Deputy City Manager Deb Hinsvark said Monday that City Council is determined to look into the future and plan thoughtfully on how to spend the funds, possibly on more than one project.
“Council is unwilling to make a decision until it has a strategic plan in place,” she said. “We can see about how much money the tax brings in, and that allows us to look out 10 years in our planning.”
Lodging Association Chairman Larry Mashaw told the City Council in a letter this month that his group met with Hinsvark and City Manager Jon Roberts before recommending that the city create a five-member committee to refine the list of possible uses for the tax after 2013. They propose a committee comprising three members of the Lodging Association and two City Council appointees.
Hinsvark said the creation of the committee was being discussed at the council level a year ago but moved to the background. Now, the Lodging Association is proposing to publish a request for proposals from the community in June, review them and select finalists in August and September, then listen to proposals from finalists in September and October before making a recommendation to City Council in December.
“All committee members will agree to be objective in considering all proposals and agree to administrate an open and public process,” Mashaw wrote in a his letter to City Council.

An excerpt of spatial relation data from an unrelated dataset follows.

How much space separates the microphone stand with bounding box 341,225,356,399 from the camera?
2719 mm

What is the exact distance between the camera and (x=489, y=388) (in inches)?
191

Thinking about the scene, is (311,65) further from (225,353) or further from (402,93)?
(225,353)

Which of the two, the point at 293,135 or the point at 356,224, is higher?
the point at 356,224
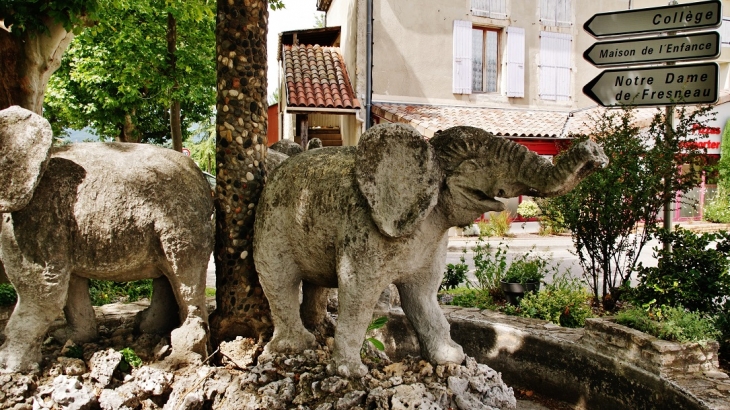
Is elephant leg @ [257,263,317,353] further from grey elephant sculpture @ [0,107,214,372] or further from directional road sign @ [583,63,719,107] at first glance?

Hinsvark said City Council might amend the timetable proposed by the Lodging Association, and she added there definitely will be public hearings during the process.
Why the hurry for a revenue stream that won’t free up until 2014?
“The proposed timeline will allow us to have all items vetted in time for the 2014 budget process,” Hinsvark wrote last week in a memo to council.
Another reason to move forward is to allow time for a public vote — most likely in November 2013 — in case the final spending plan calls for issuing bonded indebtedness to build a capital project back by the accommodation tax revenues.